TEXTO PARA REVISAR:
Tomemos ahora a cualquier constructor enriquecido por la especulación, a cualquier banquero que se nutre de nuestra sangre hipotecaria o a cualquier rey que parasita los impuestos de sus súbditos (tres subclases de homo rapazus unánimemente cazadoras). Los tres se visten de verde con artículos de la sección especializada de «El Corte Inglés» o de las tiendas «Coronel Tapioca», los tres tienen en su mansión un salón prolijamente decorado con trofeos: cuernos y cabezas de todo bicho viviente; los tres tienen profusamente repartidas por sus despachos fotos enmarcadas en plata o carey en las que posan con un león muerto a los pies o encima de un rinoceronte difunto.

Sigamos por la senda que dos subsaharianos le despejan a machetazos a un director general que, con el pretexto de un viaje oficial a África acompañando a la exvicepresidenta De la Vega, se ha apuntado a un safari en un parque nacional de Kenia. El individuo se ha uniformado a conciencia: pantalón corto caqui del que brotan unas canillas descarnadas y peluditas, sahariana de veinte bolsillos y, en la cabeza, un salacot que le baila porque no se fabrican de su talla. Además anda raro debido a los padecimientos hemorroidales.

Ese alfeñique que no tiene media hostia se ha convertido en el más peligroso depredador. Un depredador que depreda por igual a los otros depredadores y a los herbívoros. Ni corre más que sus eventuales presas, ni tiene fuerza para detenerlas, ni garras para agarrarlas, ni colmillos para degollarlas, pero está acabando con el reino animal.

El tipo será un desperdicio de la especie humana, sí, pero en tres días de safari ha despachado a un león, un gorila, un elefante, un rinoceronte blanco y un oso polar[19].

DATOS:
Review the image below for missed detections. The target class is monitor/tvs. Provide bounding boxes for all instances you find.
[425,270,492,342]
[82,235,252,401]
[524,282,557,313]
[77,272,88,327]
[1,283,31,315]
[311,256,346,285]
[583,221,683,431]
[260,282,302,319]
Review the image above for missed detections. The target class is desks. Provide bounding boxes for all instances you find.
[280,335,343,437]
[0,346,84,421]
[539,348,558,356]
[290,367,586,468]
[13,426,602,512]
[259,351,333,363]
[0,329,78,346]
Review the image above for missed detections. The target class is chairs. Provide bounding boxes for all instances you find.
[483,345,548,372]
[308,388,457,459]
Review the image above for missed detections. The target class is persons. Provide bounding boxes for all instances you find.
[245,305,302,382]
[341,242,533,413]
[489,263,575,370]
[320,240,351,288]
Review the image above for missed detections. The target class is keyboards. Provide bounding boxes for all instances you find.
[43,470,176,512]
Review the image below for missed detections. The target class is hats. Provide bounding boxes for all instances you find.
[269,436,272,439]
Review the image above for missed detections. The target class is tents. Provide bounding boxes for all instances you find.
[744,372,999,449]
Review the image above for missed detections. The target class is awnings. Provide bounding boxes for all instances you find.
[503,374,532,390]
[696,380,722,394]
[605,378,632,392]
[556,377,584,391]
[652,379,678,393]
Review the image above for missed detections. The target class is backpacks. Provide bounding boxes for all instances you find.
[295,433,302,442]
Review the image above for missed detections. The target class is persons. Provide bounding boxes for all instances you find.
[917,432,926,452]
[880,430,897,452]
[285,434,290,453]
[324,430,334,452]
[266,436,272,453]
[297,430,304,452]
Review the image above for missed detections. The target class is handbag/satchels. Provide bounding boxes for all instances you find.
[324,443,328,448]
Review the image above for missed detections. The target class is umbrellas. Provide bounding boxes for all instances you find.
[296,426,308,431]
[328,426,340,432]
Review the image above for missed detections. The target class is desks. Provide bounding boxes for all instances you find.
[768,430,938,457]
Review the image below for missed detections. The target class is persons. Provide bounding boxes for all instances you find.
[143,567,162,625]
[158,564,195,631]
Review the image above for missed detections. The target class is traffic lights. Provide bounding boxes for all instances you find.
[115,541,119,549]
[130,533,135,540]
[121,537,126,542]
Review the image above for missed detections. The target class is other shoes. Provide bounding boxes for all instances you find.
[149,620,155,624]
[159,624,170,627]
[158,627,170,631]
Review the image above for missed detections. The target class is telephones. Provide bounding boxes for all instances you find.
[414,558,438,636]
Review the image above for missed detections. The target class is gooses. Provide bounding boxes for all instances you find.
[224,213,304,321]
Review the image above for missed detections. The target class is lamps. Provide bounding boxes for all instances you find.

INSTRUCCIÓN DE TRABAJO 1: Reescribe todo el fragmento del texto sobre los cazadores que va desde "El tipo será" hasta "un oso polar[19].", cambiando "gorila" por "búfalo".
INSTRUCCIÓN DE TRABAJO 2:
Responde según el texto sobre los cazadores:
(a) ¿En qué país está el parque nacional donde el director general hace el safari?
(b) ¿En qué materiales están enmarcadas las fotos de los despachos?
(c) ¿Cuántos días dura el safari?

RESULTADO DEL EJERCICIO 1:
El tipo será un desperdicio de la especie humana, sí, pero en tres días de safari ha despachado a un león, un búfalo, un elefante, un rinoceronte blanco y un oso polar[19].

RESULTADO DEL EJERCICIO 2:
(a) En Kenia.
(b) En plata o carey.
(c) Tres días.